The previous skin incision, except anterior skin incisions, is used for the ETO exposure. After identification of the femoral head and neck, greater trochanter, and lesser trochanter, the distal aspect of the femur is exposed to the measured length of the stem. The hip is placed in internal rotation, and the vastus lateralis is dissected along its posterior border. The key for adequate blood supply and proper healing is to retain the abductors and vastus lateralis attachment to the osteotomy fragment. The osteotomy is marked from the base of the posterior greater trochanter to the distal aspect of the intended osteotomy. The osteotomy then is marked just anterolateral to the linea aspera, leaving a soft tissue sleeve for repair. The trochanteric osteotomy should measure approximately one third of the circumference of the femoral shaft involving the posterolateral portion of the femur.
Several techniques can be employed to create the osteotomy in a safe, controlled fashion. A pencil-tip bur can be used to make cortical perforations along the anterior and posterior lateral osteotomy site. The perforations are then connected with a saw, pencil-tip bur, or osteotome. An osteotome is placed on the proximal femur to complete the osteotomy anterior and posterior to the greater trochanter. The osteotomy site can then be levered open by stacking osteotomes.
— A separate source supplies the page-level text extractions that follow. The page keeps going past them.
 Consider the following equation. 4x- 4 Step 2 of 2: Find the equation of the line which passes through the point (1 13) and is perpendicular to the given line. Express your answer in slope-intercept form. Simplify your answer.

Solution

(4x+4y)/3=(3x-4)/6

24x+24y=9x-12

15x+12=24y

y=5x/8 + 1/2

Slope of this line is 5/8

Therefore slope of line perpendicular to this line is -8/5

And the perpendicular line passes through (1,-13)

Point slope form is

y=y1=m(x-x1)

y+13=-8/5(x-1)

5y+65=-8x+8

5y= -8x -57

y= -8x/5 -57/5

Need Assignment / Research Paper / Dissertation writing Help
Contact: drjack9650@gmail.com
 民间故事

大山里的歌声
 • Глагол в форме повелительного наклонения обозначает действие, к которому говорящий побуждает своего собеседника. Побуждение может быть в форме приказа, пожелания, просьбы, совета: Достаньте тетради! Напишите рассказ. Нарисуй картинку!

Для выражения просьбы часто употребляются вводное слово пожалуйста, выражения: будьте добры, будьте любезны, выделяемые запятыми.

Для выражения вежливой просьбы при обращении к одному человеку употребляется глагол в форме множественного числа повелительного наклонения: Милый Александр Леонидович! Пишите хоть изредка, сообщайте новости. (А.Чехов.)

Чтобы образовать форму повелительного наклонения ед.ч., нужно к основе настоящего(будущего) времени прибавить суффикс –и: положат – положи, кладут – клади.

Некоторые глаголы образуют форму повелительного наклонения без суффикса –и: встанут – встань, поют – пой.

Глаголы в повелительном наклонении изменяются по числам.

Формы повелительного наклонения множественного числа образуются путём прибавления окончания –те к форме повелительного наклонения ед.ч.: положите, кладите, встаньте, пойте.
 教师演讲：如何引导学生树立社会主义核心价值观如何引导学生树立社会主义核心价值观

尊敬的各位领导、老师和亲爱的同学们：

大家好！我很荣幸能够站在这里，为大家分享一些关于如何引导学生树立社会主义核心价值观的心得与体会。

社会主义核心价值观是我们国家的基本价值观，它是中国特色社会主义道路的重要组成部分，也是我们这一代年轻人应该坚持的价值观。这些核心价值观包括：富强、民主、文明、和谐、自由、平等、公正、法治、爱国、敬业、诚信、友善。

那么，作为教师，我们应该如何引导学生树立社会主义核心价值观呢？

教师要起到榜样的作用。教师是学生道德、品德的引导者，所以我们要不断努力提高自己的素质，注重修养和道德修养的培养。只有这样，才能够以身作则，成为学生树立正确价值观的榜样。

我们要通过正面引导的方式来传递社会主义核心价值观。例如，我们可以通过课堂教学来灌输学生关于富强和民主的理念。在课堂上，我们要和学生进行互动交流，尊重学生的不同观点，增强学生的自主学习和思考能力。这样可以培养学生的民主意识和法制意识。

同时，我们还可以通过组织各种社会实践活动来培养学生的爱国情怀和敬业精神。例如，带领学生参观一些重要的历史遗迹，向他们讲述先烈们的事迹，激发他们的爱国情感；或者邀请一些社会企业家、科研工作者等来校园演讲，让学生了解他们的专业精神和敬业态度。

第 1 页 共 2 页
Figure 47.1 shows the femoral stem still engaged after displacement of the posterior ETO fragment. The implant or cement mantle can be disengaged from the cortex with flexible osteotomes at the cement–bone or implant–bone interface. The medial interface often is intact, and a gigli saw can be used to disengage the medial cortex. A distal cerclage cable should be placed distal to the osteotomy site to prevent propagation of a fracture from the osteotomy site during cement removal or revision implant placement.